Der PDS warf er vor, mit ihrer Kampagne gegen Hartz IV den Rechtsradikalen in die Hände zu spielen. Mecklenburg-Vorpommerns PDS-Arbeitsminister Helmut Holter wies die Vorwürfe zurück. Hartz IV sei ungerecht und der tiefste soziale Einschnitt seit Bestehen der Bundesrepublik. Da müsse die PDS deutlich sagen, was sie davon hält, sagte Holter im Norddeutschen Rundfunk. Dass am rechten Rand Trittbrettfahrer aufträten, "damit muss man leben. Das hat aber nicht die PDS verursacht".
Unterdessen hat der Leipziger Pfarrer Christian Führer die Kritik von Clement zurückgewiesen. Der Organisator der Leipziger Friedensgebete, die 1989 den Sturz des SED-Regimes einleiteten, sagte der "Mittelbayerischen Zeitung" (Samstagausgabe): "Ich wundere mich, wenn hochrangige Politiker derart gegen Demonstrationen zu Felde ziehen. Demonstrationen sind ein legitimes politisches Mittel in einer Demokratie."
Die Unterstellung, man setze die DDR mit der Bundesrepublik gleich, sei völlig abwegig, sagte er. Das Motto "Ihr könnt gegen die Kommunisten demonstrieren, aber jetzt haltet die Klappe" funktioniere in der Demokratie nicht. In Leipzig werde es weiterhin Friedensgebete und Demonstrationen für soziale Gerechtigkeit geben, betonte er.

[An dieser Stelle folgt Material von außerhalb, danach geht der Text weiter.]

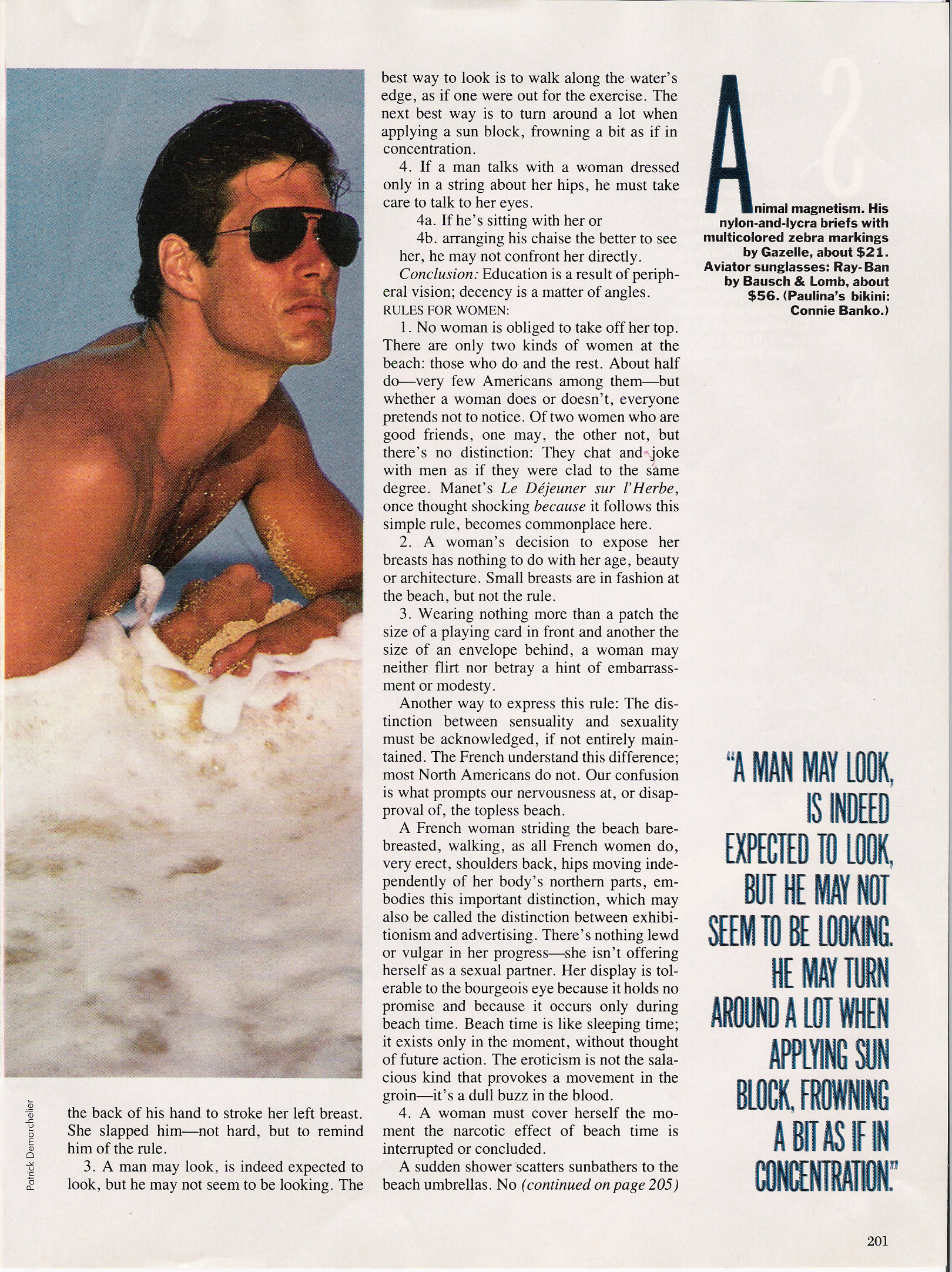 Patrick Demarchelier

the back of his hand to stroke her left breast. She slapped him—not hard, but to remind him of the rule.

3. A man may look, is indeed expected to look, but he may not seem to be looking. The best way to look is to walk along the water's edge, as if one were out for the exercise. The next best way is to turn around a lot when applying a sun block, frowning a bit as if in concentration.

4. If a man talks with a woman dressed only in a string about her hips, he must take care to talk to her eyes.

4a. If he's sitting with her or

4b. arranging his chaise the better to see her, he may not confront her directly.

Conclusion: Education is a result of peripheral vision; decency is a matter of angles.

RULES FOR WOMEN:

1. No woman is obliged to take off her top. There are only two kinds of women at the beach: those who do and the rest. About half do—very few Americans among them—but whether a woman does or doesn't, everyone pretends not to notice. Of two women who are good friends, one may, the other not, but there's no distinction: They chat and joke with men as if they were clad to the same degree. Manet's Le Déjeuner sur l'Herbe, once thought shocking because it follows this simple rule, becomes commonplace here.

2. A woman's decision to expose her breasts has nothing to do with her age, beauty or architecture. Small breasts are in fashion at the beach, but not the rule.

3. Wearing nothing more than a patch the size of a playing card in front and another the size of an envelope behind, a woman may neither flirt nor betray a hint of embarrassment or modesty.

Another way to express this rule: The distinction between sensuality and sexuality must be acknowledged, if not entirely maintained. The French understand this difference; most North Americans do not. Our confusion is what prompts our nervousness at, or disapproval of, the topless beach.

A French woman striding the beach barebreasted, walking, as all French women do, very erect, shoulders back, hips moving independently of her body's northern parts, embodies this important distinction, which may also be called the distinction between exhibitionism and advertising. There's nothing lewd or vulgar in her progress—she isn't offering herself as a sexual partner. Her display is tolerable to the bourgeois eye because it holds no promise and because it occurs only during beach time. Beach time is like sleeping time; it exists only in the moment, without thought of future action. The eroticism is not the salacious kind that provokes a movement in the groin—it's a dull buzz in the blood.

4. A woman must cover herself the moment the narcotic effect of beach time is interrupted or concluded.

A sudden shower scatters sunbathers to the beach umbrellas. No (continued on page 205)

Animal magnetism. His nylon-and-lycra briefs with multicolored zebra markings by Gazelle, about $21. Aviator sunglasses: Ray-Ban by Bausch & Lomb, about $56. (Paulina's bikini: Connie Banko.)

"A MAN MAY LOOK, IS INDEED EXPECTED TO LOOK, BUT HE MAY NOT SEEM TO BE LOOKING. HE MAY TURN AROUND A LOT WHEN APPLYING SUN BLOCK, FROWNING A BIT AS IF IN CONCENTRATION."

201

Debatte um Auszahlungstermin
Neben dem Streit um Sinn, Zweck und die Bedeutung der Protestmärsche gegen die die Reformpolitik der Bundesregierung ist inzwischen auch eine Debatte um den Auszahlungstermin des neuen Arbeitslosengeldes entbrannt: Bundeswirtschaftsminister Clement will bisherigen Beziehern der Arbeitslosenhilfe erst im Februar 2005 erstmals das ALG II zubilligen. Sie erhalten im Gegensatz zu Sozialhilfeempfängern Ende Dezember letztmalig die alte Unterstützung. Der grüne Bundesumweltminister Jürgen Trittin forderte hingegen, es dürfe für die Empfänger keine Lücke entstehen. Trittin: "Niemand kann mit einem Satz zwei Monatsmieten, also von Dezember und Januar bezahlen." SPD-Vorstandsmitglied Niels Annen bemängelte, das lange Beharren von Clement auf einer ersten Auszahlung im Februar sei "ein abenteuerlicher Kurs".

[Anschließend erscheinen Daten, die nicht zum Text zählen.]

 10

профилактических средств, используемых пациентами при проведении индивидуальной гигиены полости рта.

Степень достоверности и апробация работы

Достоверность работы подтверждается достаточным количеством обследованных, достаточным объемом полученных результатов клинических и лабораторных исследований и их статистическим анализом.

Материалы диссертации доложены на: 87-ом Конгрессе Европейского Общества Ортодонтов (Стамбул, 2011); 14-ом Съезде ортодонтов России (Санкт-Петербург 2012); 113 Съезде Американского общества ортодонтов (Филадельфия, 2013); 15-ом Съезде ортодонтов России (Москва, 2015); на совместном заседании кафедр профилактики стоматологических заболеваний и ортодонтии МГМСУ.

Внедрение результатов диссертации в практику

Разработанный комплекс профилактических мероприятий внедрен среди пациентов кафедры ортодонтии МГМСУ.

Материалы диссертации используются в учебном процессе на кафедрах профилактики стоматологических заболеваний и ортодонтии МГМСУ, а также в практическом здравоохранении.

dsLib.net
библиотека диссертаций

Brandenburgs Ministerpräsident Matthias Platzeck (SPD) unterstrich: "Es muss im Jahr 2005 zwölf Zahlungstermine geben. Alles andere ist nicht hinnehmbar." Eine Entscheidung soll nach Angaben der Bundesregierung Anfang September bei einer Kabinettsklausur fallen.
Änderungen am Auszahlungstermin hat bereits SPD-Chef Franz Müntefering angedeutet. Dies geht vielen Sozialdemokraten aber offenbar nicht weit genug. Laut einem SPIEGEL-Bericht schrieb der SPD-Arbeitsmarktexperte Klaus Brandner an Clement, dass die Härtefall-Regelungen für die Anrechnung von Vermögen und Immobilien präzisiert und die Zuverdienstmöglichkeiten für Langzeitarbeitslose verbessert werden sollten. Sachsens SPD-Fraktionschef Thomas Jurk forderte, Datschen bei Hartz IV nicht zum Vermögen zu rechnen.

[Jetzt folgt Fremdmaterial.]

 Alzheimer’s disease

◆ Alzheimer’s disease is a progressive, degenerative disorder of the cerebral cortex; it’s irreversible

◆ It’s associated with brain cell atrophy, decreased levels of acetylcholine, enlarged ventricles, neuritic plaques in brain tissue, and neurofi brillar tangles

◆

Arbeitgeberpräsident Dieter Hundt forderte die Bundesregierung indes auf, am ursprünglich geplanten Auszahlungstermin festzuhalten. "Ich unterstütze die Position von Wirtschaftsminister Clement hinsichtlich des Auszahlungstermins nachdrücklich", sagte Hundt der "Stuttgarter Zeitung".